I’ve been imagining this triple digit heat without air conditioning. Where would I go for comfort? Our ancestors didn’t have the convenience of HVAC units, so they sought the dark, moist enclosures of caves. They parked their chairs at the mouths of caves and plucked guitar strings, gossiped, brought out their checkers and playing cards. Over the past few years, I’ve toured several caves, learning about their differences and enjoying the experience of caving with friends and family members. I like watching the different ways that people respond to being in a cave. Some people feel claustrophobic, others want to sneak away from the group and explore on their own, many joke to ease their fears, and one or two imagine all the previous lives to pass through the earth’s corridors.

A grandmother said, “It’s cold enough to dance the jitterbug without breaking a sweat in the summertime.”
We were lined up, waiting to descend into the cavern, with flashlights in hand. I asked her if she’d been on a date at the cave. She giggled, said, “Now, how’d you know that?”
I shrugged, “Good guess.”
She continued, “It was so cold in there that he gave me his jacket. It was scary too. Caves make kind of creepy shapes.”
“And you want to go back inside?” I asked.
“Yeah, you always discover something new, see it in a different way.”

In one of the caves I toured, couples can have their wedding ceremony. The wet, limestone trail unevenly dips further into the earth’s interior. I consider a 21st-century bride in popular stilettos wobbling around the winding passage toward the groom. She could wear a headlamp instead of a veil. That might be a great scene for a novel.

In my novel Multiple Exposure, a cave is one of the strongest parts of the setting, but no one gets married in it for this book. I wrote about other faces of the cave–how inviting it can be, offering cool air during the heat; how frightening it can become in the darkness; how secretly it holds mysteries; how inspiring the process of discovery becomes when people explore the underground regions of the earth.

With 109 degrees pushing Middle Tennessee thermometers to extremes, caves offer a comforting embrace. Afterall, they are carving out spaces with a constancy that we forget while we scurry around up here, under the sun.

Capturing Whispers

Today, I made good on a 6-month-old promise to visit my great-Uncle B and listen to his stories about making, selling and “running” corn whiskey. These stories are part of my novel-in-progress, Poke Sallet Queen. I walked down the hallway of the nursing home with a heavy heart. In January, when I first made the promise to visit, he was living at home. Until two weeks ago, he would have offered a seat on his couch to me. But today, I stood beside a hospital bed and listened as he struggled to talk, as he pushed his whispers up toward my ear, as he stopped to give his vocal chords a rest while I leaned over to listen.

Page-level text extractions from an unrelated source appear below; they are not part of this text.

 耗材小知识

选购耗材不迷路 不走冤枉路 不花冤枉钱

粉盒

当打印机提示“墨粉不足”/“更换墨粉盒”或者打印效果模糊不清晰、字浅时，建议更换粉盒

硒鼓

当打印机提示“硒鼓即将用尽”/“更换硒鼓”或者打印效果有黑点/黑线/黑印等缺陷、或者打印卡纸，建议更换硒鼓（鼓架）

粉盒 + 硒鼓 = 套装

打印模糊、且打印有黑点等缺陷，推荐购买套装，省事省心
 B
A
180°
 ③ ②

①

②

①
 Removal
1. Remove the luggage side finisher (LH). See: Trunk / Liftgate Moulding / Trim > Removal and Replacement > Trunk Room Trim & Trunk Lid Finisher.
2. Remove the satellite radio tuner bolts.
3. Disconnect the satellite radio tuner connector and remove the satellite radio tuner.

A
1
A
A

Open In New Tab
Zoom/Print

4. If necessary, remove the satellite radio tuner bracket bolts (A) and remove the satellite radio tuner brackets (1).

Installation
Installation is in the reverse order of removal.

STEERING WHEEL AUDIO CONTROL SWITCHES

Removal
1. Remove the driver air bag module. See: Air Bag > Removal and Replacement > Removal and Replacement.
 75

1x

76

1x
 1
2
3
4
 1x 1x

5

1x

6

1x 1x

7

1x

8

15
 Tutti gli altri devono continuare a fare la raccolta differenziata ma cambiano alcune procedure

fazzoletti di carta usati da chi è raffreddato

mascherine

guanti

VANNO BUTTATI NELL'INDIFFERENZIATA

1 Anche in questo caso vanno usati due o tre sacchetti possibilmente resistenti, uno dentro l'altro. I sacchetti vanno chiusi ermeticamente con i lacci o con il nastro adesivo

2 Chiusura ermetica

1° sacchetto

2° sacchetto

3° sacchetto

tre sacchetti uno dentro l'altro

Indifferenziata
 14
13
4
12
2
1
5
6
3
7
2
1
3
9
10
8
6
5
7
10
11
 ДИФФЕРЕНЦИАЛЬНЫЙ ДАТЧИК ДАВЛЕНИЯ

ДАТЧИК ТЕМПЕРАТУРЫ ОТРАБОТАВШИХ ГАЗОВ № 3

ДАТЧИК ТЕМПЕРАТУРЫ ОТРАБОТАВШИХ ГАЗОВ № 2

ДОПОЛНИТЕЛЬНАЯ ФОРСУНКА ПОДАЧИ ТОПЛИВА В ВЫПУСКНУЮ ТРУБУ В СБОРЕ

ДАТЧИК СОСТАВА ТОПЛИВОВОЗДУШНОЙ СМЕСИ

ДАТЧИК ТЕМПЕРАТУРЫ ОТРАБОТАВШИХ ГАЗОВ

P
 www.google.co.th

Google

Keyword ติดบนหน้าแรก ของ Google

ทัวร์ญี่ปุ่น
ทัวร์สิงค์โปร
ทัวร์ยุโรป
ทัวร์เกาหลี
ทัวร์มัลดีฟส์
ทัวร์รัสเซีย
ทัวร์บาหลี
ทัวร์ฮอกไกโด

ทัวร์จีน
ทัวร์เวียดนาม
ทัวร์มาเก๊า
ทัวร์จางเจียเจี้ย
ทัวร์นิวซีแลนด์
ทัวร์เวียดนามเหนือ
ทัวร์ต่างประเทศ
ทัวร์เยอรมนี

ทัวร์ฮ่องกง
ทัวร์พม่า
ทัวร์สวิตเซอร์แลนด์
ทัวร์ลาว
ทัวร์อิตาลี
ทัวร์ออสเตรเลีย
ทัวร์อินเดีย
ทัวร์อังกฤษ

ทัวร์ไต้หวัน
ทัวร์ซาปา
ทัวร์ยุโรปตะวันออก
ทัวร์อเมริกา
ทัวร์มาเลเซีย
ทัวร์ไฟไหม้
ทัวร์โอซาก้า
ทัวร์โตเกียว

They found a tumor, cancer, in the back of his throat. He’s over 80 and hasn’t missed a second of life, nor has he lost very many strands from his head of full, gray hair. Sharp, direct, funny– that’s still Uncle B, even in the nursing home. I learned new ways to hide a keg today. He said that he served 30 days in Montgomery, AL, then laughed, “I’ve always been proud of that.” He smiled. His deep, full strength voice broke in sometimes, like a radio signal momentarily playing clearly through the static. I asked questions to clarify previous stories I’ve heard. My great Aunt said to him, “You know Shana’s gonna write a book?”
He nodded. He knew and said, “Well, I hope she already is.”
“I have already written a lot,” I said.
He asked about my brother and then, we made plans to talk again in two weeks. His throat became tired.
He said, “When you come back, we can meet at my house and I’ll tell you more stories.”

Leaving, walking down the hallway, my voice caught while talking to my great Aunt, “I messed up,” I said. “I should’ve visited earlier.”

I repeated this statement to my Mom, then to my husband, who said, “Just go forward. Write and go forward.”

I used to tell my students to take every opportunity to record the stories told by their grandparents, and I failed to follow my own advice in the most thoughtful way. Thinking about my elderly relatives on the drive home, I vowed to start visiting them regularly in order to capture their voices above a whisper.